EXTRAIT DE LA SOURCE:
################
Nationalité des sportifs (discrimination)
C.J.C.E., arrêt B.N.O. Walrave et L.J.N. Koch c. Association Union cycliste internationale, Koninklijke Nederlandsche Wielren Unie et Federación Española Ciclismo, 12 décembre 1974, C-36/74
Deux entraîneurs, M. Walrave et M. Koch, coachent des sportifs lors des courses cyclistes, notamment les championnats du monde, en contrepartie d’une rémunération. Ces entraîneurs ont conclu un contrat avec le coureur ou directement avec les associations des cyclistes, ou encore avec des sponsors.
Ces championnats du monde sont organisés par l’Union cycliste internationale. Le règlement de cette association indique que les entraîneurs doivent être de la même nationalité que leur(s) coureur(s). Les deux entraîneurs estiment que cette disposition va à l’encontre du Traité de Rome en ce qu’il prévoit la libre prestation de services.
################
Entrées de données enregistrées:
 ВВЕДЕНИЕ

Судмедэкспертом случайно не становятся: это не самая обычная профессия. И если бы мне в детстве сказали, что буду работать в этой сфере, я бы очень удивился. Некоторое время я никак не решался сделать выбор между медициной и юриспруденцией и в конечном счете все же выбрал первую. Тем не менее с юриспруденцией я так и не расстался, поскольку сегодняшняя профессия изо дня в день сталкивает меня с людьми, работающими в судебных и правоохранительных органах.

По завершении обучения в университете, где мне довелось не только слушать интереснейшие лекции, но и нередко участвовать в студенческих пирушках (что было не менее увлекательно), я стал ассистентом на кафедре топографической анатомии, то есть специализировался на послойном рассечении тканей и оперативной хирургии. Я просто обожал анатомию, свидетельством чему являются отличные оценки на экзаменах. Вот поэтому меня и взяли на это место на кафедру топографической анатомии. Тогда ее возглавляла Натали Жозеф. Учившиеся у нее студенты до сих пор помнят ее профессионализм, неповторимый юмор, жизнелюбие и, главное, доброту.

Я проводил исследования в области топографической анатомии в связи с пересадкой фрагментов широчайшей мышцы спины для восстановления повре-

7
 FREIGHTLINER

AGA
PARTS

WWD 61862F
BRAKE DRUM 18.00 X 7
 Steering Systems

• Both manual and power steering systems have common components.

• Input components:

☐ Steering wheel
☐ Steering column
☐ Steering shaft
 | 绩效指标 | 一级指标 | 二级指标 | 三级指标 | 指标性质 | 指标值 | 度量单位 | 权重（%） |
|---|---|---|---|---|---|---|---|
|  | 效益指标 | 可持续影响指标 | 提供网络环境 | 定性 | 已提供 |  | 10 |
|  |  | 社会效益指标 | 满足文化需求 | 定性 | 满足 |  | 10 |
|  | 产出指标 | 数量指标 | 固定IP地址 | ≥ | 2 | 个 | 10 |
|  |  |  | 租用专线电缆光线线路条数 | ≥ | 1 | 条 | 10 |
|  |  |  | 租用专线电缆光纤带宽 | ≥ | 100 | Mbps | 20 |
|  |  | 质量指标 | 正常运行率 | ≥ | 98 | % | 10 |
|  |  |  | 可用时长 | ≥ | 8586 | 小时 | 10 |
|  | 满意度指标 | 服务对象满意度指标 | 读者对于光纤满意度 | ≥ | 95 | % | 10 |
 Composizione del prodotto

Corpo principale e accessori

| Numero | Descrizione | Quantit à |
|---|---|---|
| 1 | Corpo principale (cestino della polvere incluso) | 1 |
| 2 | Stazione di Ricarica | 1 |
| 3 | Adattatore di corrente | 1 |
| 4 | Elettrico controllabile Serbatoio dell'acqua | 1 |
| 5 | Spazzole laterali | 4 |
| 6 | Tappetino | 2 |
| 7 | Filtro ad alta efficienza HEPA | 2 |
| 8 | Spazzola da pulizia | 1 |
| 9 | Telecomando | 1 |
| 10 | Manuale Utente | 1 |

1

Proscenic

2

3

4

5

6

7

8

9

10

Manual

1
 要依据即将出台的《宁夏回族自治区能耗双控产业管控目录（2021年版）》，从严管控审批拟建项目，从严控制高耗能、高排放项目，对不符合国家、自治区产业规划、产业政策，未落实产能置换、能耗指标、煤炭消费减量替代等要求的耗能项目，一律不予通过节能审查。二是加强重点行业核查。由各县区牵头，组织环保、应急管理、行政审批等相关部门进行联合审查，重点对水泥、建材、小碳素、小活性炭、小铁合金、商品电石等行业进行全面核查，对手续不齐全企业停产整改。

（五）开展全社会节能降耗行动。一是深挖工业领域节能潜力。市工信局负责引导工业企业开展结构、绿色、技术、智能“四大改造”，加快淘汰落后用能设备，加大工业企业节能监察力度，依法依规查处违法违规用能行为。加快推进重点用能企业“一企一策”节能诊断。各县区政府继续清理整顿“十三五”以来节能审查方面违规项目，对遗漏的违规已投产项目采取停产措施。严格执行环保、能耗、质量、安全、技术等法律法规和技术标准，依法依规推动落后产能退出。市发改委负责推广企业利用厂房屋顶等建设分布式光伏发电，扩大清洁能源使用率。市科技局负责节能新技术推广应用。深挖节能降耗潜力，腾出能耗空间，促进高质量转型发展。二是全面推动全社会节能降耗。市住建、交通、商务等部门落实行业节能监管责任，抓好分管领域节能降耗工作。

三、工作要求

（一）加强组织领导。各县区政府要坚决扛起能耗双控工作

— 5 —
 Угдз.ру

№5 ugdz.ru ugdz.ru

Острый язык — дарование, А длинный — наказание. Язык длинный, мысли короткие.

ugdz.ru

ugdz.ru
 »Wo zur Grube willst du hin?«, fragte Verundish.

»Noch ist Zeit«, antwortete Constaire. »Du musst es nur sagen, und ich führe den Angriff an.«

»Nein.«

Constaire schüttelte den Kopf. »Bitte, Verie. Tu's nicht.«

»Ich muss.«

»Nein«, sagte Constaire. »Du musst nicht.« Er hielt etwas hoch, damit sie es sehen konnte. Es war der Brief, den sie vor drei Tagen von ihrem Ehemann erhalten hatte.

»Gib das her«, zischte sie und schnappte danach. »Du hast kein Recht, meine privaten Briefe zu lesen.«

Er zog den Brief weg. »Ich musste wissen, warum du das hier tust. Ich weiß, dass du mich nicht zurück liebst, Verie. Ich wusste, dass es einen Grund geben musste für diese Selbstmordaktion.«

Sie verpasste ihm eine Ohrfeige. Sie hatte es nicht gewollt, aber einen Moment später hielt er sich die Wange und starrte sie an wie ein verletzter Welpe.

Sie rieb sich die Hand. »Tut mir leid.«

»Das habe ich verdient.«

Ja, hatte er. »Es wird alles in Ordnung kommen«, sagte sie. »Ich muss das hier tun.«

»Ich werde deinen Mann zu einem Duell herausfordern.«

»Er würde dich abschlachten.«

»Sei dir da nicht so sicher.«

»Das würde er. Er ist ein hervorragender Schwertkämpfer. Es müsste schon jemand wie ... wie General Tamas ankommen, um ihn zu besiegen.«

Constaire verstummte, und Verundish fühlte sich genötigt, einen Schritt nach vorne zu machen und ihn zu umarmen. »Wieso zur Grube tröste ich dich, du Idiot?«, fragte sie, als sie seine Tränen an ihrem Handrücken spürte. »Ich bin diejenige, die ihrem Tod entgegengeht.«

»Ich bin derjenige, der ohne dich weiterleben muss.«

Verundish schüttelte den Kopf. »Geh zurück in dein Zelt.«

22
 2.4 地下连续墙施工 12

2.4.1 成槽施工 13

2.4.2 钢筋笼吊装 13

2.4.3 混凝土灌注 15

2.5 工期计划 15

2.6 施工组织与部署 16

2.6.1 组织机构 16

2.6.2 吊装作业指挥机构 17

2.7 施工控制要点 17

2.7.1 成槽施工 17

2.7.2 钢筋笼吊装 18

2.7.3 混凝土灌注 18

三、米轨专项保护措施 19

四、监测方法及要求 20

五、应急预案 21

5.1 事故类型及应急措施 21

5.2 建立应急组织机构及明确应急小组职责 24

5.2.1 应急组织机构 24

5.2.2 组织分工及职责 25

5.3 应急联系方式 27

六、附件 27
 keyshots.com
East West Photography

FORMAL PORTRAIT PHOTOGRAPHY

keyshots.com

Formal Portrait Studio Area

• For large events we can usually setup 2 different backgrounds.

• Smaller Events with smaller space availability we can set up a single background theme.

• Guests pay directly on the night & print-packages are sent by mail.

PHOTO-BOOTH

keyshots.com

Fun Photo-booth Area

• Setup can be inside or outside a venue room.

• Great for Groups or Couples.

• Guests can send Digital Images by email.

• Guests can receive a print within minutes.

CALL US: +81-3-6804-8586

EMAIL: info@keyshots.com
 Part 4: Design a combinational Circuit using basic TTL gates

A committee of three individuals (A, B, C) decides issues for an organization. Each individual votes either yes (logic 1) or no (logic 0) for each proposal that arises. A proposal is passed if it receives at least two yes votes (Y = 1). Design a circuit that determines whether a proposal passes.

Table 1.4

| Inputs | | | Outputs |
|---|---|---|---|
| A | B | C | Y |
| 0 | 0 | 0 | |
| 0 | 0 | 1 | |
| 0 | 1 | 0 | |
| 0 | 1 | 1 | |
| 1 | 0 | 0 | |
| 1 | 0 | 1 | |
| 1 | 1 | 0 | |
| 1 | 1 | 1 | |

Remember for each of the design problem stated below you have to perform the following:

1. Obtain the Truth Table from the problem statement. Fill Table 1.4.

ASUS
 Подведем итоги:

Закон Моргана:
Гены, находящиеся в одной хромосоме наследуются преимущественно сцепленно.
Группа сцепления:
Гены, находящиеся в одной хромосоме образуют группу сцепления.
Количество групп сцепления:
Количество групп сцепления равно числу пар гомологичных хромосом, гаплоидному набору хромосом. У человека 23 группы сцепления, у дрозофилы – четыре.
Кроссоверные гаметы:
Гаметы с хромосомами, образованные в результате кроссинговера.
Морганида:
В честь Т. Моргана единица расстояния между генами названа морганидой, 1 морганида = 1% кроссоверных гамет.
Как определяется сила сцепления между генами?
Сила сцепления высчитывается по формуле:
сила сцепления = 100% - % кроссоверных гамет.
################
VOTRE OBJECTIF:
Recopiez mot pour mot l'intégralité de l'extrait consacré à l'arrêt Walrave et Koch.

RÉSULTAT DE LA TÂCHE:
Nationalité des sportifs (discrimination)
C.J.C.E., arrêt B.N.O. Walrave et L.J.N. Koch c. Association Union cycliste internationale, Koninklijke Nederlandsche Wielren Unie et Federación Española Ciclismo, 12 décembre 1974, C-36/74
Deux entraîneurs, M. Walrave et M. Koch, coachent des sportifs lors des courses cyclistes, notamment les championnats du monde, en contrepartie d’une rémunération. Ces entraîneurs ont conclu un contrat avec le coureur ou directement avec les associations des cyclistes, ou encore avec des sponsors.
Ces championnats du monde sont organisés par l’Union cycliste internationale. Le règlement de cette association indique que les entraîneurs doivent être de la même nationalité que leur(s) coureur(s). Les deux entraîneurs estiment que cette disposition va à l’encontre du Traité de Rome en ce qu’il prévoit la libre prestation de services.